1
$\begingroup$

Let $f: \mathbb{R^2} \to \mathbb{R^2}$ be a differentiable function in $(0,0)$ and $\gamma_1, \gamma_2 :[a,b] \to \mathbb{R^2}$ differentiable paths such that $\gamma_1(0)=\gamma_2(0)=(0,0)$ and we know $\gamma_2 (t)=\gamma _1(t)+(t^2,t^3) $

I need to show that $(i)$ $\frac{d(f(\gamma_1 (t)))}{dt}|_{t=0}=\frac{d(f(\gamma_2 (t)))}{dt}|_{t=0}.$

I defined $g1=f((\gamma_1(t))) $ and $ g2=f((\gamma_2(t)))$, If I'm not mistaken I need to show that $\frac{d g_1}{dt}(0)=\frac{dg_2}{dt}(0)$, and If I'm not mistaken $(ii)$ $\frac{d g_1}{dt}=\frac{df}{dx}(\gamma_1(0))\frac{dx_1}{dt}+\frac{df}{dy}(\gamma_1(0))\frac{dy_1}{dt},$ $\frac{d g_2}{dt}=\frac{df}{dx}(\gamma_2(0))\frac{dx_2}{dt}+\frac{df}{dy}(\gamma_2(0))\frac{dy_2}{dt},$ (Are these right definitons?)

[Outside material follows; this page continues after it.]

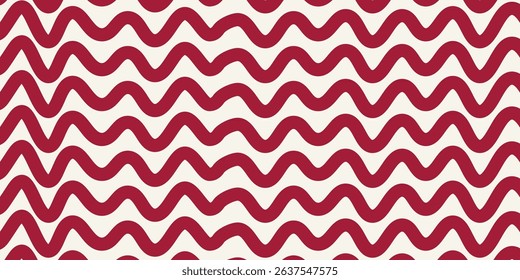 Abstract wavy stripes red seamless pattern
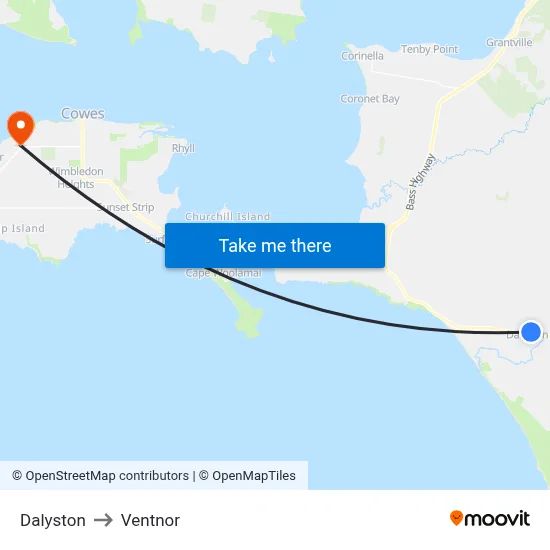 Dalyston to Ventnor map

where $\gamma_1(t)=(x_1(t),y_1(t))$, $\gamma_2(t)=(x_1(t),y_2(t))$ (Did I get right these as well?)

Now we know as well $\frac{dx_2 }{dt}=\frac{dx_1}{dt}+t, \frac{dy_2 }{dt}=\frac{dy_1}{dt}+3t^2,$

Can I just plug in $\frac{dx_2 }{dt}(0)=\frac{dx_1}{dt}(0)+0, \frac{dy_2 }{dt}(0)=\frac{dy_1}{dt}(0)+30^2,$ and then use it in and conclude that $(ii)$ is correct and due to that $(i)$ is correct also?

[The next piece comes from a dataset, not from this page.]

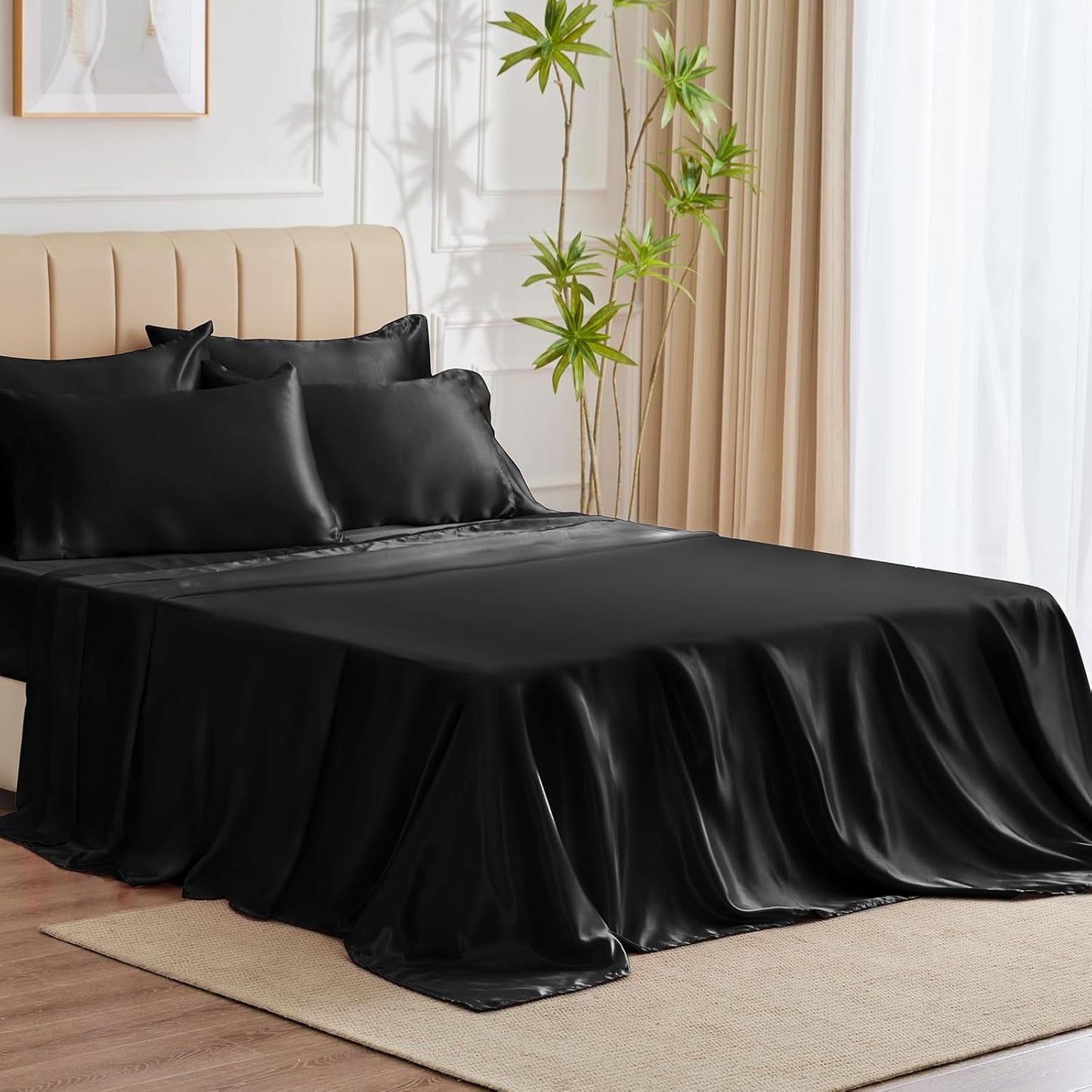 CozyLux Satin Sheets Queen Size Set - Luxurious Softness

What do I do with all this information? I think I got it somehow wrong. I'd really love your guidance.

Thanks a lot!

1 Answers 1

1

Why do you think it's wrong? If you show one set of quantities are equal to another set, then you may legimitately interchange the two sets of quantities in any equation. In particular, if you write out $df\circ\gamma_2/dt|_{t=0}$ with the chain rule, substitute certain parts of the written-out expression using the fact that \gamma_1'(0)=\gamma_2'(0) and then note the resulting expression is $df\circ\gamma_1/dt|_{t=0}$ evaluated also with the chain rule, then you have shown that these two are in fact equal.